Friday, August 31, 2012

CAO and the like



There has been a lot of heat around this summer, not climatically-at least here-but in the media regarding points, skills acquisition, language, appropriate degrees etc.. Long used to there been a proliferation of expertise regarding such matters in my own field of criminal justice, I am somewhat bemused  to hear Morning Ireland journalists and others now quite adept at conversations regarding the merits of project maths, and well informed about the niceties of CAO points calculation.
What characterises this discourse is the following: The economic and strategic import of skills in certain areas of endeavour is taken as a given, and these areas are fairly narrowly- not to say traditionally defined. Essentially they are regarded as those of science and maths, with some role for modern languages- the latter of course minus the literature. It behoves us to reflect on the occasion of the 50th anniversary of Thomas Kuhn, that scientific endeavour is not so stratified, and that intellectual and imaginative bounce is not the preserve of any one discipline, no more than a facility in a foreign language will improve skills of communication without something more being imbued.
All the talk nationally about changed approaches to admission to Universities, and broad based first year or undergraduate degrees, seems to me to miss the point that students already- as always- vote with their feet to study and stay with what they like; that interdisciplinarity still requires one is imbued with a discipline to start (which is why there is much of the good work there done at postgraduate level); and that making options available to students to study interesting combinations across many faculties, can happen and does happen, within current offerings.
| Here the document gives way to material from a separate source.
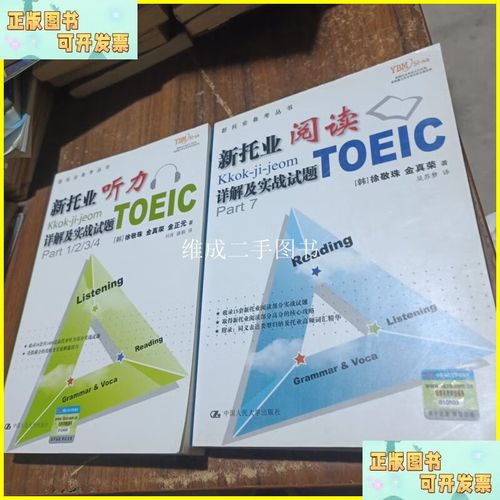 托业备考攻略,托业备考需要多长时间-第7张图片-93游戏 托业备考攻略,托业备考需要多长时间-第7张图片-93游戏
Some of the best students I have known come from degree courses which are joint –as in shared by two disciplines- as they welcome the opportunity to ‘work with both sides of their brain’ as they put it. Some of the most disillusioned I have met, are those who have chosen courses because they thought them pragmatic–as in they would get a job -only to discover on graduating four years later that the world had changed. Where there is an opportunity for some of our young people to train vocationally, it may well be at postgraduate taught masters level (which is why our government withdrawal of funding is so shortsighted) and there are many rich offerings in that space. What must be preserved however is the intellectual freedom for undergraduates to range far and wide, whether within or outside their disciplines, in the undergraduate years. This must not be mistaken for repackaging of degrees populated with offerings from different areas or sectors, or become solely a product of same. It must be recognised and celebrated that this is also a matter of approach to scholarship very much found within the disciplines, not exclusively held by just some. When one looks at the lives that our graduates lead, and the major roles they hold: humanities graduates in finance and science graduate in development, their lived lives belie the notion that disciplines are either narrow or confined in their relevance or remit.